Gastroenteritis is a condition involving inflammation of the lining of the gut – in particular, of the stomach and intestines. It generally resolves without medication, but, in some cases, it can lead to complications.
Food poisoning is a major cause of gastroenteritis, resulting in a well-known set of unpleasant symptoms.
Gastroenteritis is usually caused by viruses, bacteria, or parasites; when the source of such infection is contaminated food, it is called food poisoning. Gastroenteritis may also be referred to as “gastric flu” or “stomach flu.”
Fast facts on gastroenteritis and food poisoning
Here are some key points about food poisoning and gastroenteritis. More detail and supporting information is in the body of this article.

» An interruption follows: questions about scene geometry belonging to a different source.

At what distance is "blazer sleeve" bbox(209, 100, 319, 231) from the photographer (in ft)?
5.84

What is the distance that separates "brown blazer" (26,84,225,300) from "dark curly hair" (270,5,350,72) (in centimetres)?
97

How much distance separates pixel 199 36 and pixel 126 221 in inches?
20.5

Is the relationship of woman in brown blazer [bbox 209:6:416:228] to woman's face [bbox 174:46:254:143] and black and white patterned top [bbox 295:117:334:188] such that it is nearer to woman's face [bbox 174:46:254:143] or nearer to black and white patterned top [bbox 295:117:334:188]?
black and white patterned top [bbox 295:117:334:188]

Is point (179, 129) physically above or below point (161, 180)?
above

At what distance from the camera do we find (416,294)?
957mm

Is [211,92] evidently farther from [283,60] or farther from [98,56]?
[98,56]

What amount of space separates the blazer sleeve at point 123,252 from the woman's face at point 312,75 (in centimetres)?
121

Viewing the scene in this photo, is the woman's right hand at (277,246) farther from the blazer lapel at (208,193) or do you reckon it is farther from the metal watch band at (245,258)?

Most cases of gastroenteritis are caused by infection with bacteria, viruses, or parasites
Diarrhea, nausea, vomiting, and abdominal pain are typical symptoms of gastroenteritis
Gastroenteritis is usually self-limiting, and tests are not usually necessary for a diagnosis
The most serious complication of food poisoning and gastroenteritis is dehydration, especially for vulnerable people such as the very young and very old
Drinking plenty of liquids can help treat dehydration.
Gastroenteritis and food poisoning usually resolve themselves without any medical intervention. Treatment is focused on reducing the symptoms and preventing complications, especially dehydration.

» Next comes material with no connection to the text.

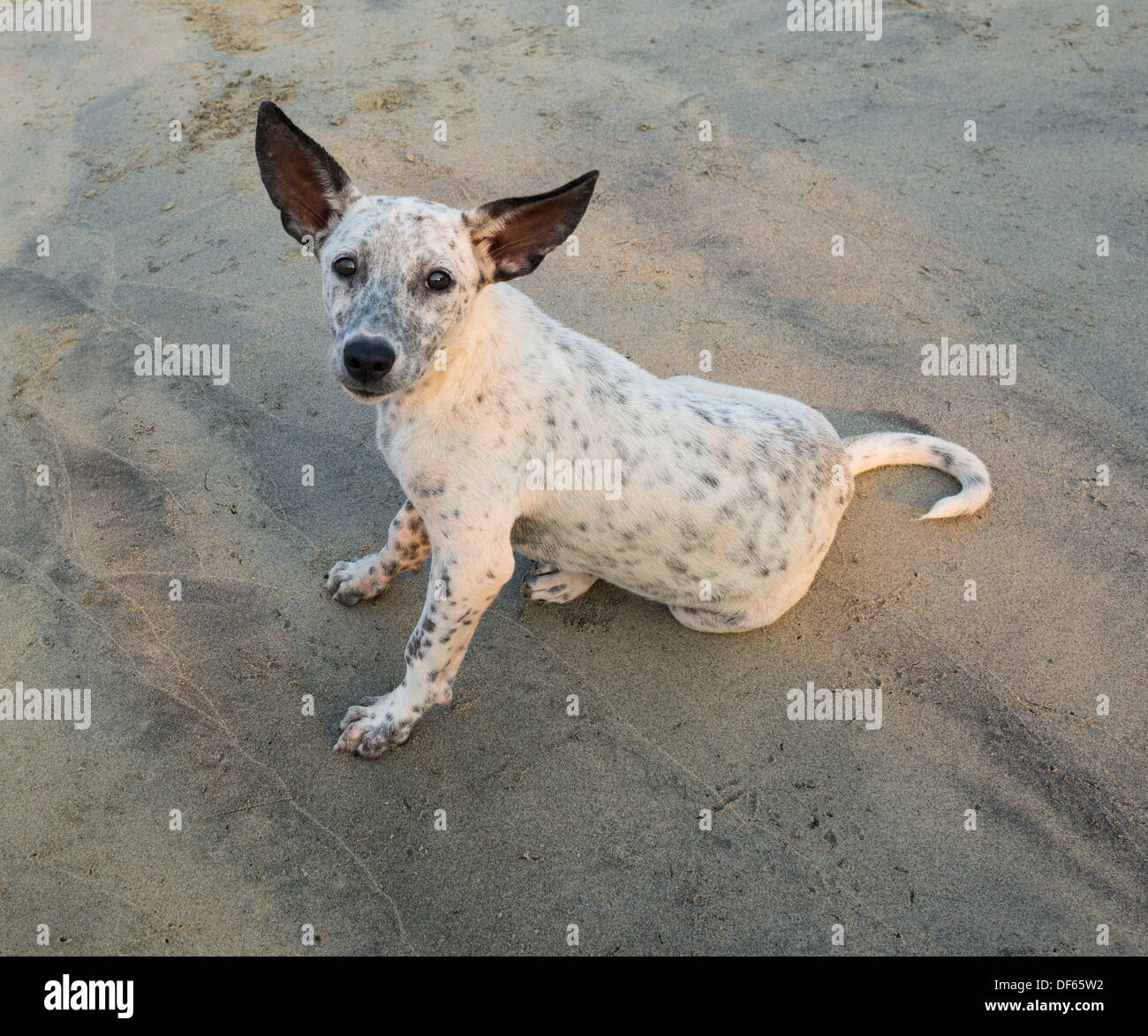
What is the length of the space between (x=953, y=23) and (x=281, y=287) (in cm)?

The main treatment and prevention strategy for food poisoning is to rest and replace lost fluids and electrolytes by:
Drinking plenty of liquids (preferably with oral rehydration salts to replace lost electrolytes – see below)
Ensuring fluid intake even if vomiting persists, by sipping small amounts of water or allowing ice cubes to melt in the mouth.

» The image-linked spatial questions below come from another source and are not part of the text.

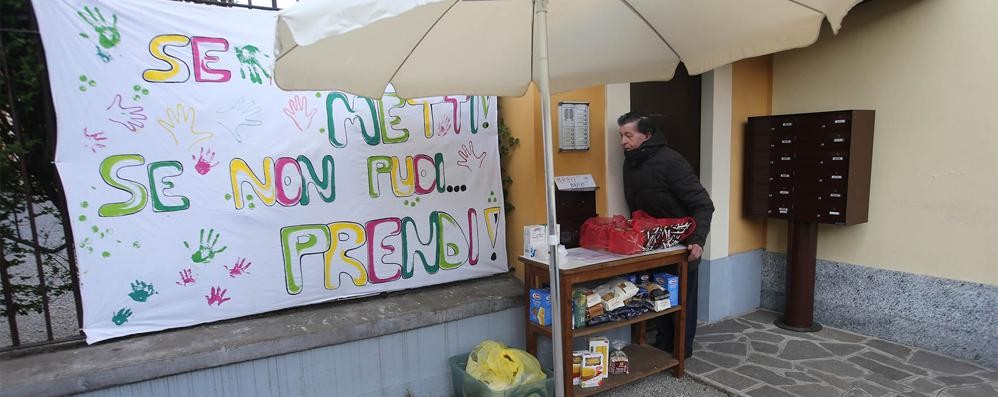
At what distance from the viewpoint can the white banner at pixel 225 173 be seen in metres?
2.66

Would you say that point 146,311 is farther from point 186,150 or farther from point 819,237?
point 819,237

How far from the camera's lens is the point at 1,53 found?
8.27ft

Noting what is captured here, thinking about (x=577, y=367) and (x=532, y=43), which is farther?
(x=577, y=367)

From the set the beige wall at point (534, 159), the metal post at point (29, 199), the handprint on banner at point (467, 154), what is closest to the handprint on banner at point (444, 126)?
the handprint on banner at point (467, 154)

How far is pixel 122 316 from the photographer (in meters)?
2.76

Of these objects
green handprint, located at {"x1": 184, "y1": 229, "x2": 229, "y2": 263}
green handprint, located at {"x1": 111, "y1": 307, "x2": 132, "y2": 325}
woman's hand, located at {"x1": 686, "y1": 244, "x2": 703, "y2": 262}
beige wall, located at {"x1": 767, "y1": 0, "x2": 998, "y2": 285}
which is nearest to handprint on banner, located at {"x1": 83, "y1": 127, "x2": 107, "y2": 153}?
green handprint, located at {"x1": 184, "y1": 229, "x2": 229, "y2": 263}

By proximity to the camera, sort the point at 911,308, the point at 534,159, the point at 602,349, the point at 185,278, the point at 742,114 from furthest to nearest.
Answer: the point at 742,114
the point at 911,308
the point at 534,159
the point at 602,349
the point at 185,278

Gradually starting to eat again. No specific restrictions are recommended, but blander foods might be easier to start with (cereal, rice, toast, and bananas are good examples).
The following may worsen symptoms during gastroenteritis episodes: fatty, sugary, or spicy foods, dairy products, caffeine, and alcohol.
To avoid the dangerous and potentially fatal effects of dehydration from diarrhea, oral rehydration salts (ORS) are recommended for vulnerable people (for example, infants and children, adults over 65 years of age, and people with weakened immunity).
Use of ORS in developing countries has been “one of the great public health success stories of our time,” according to a former director-general of the World Health Organization (WHO), Dr. Gro Harlem Brundtland – it reduced the number of deaths every year among children with acute diarrhea, from 5 million to 1.3 million deaths.
In developed countries, while the threat of death is smaller, rehydration is nonetheless important.
Salt, glucose, and minerals lost through dehydration are replaced by sachets of oral rehydration salts available from pharmacies and online. The salts are dissolved in drinking water and do not require a doctor’s prescription.
It is important to get the right concentration, as too much sugar can make diarrhea worse, while too much salt can be extremely harmful, especially for children. A more dilute solution (for instance using more than 1 liter of water), is preferable to a more concentrated solution.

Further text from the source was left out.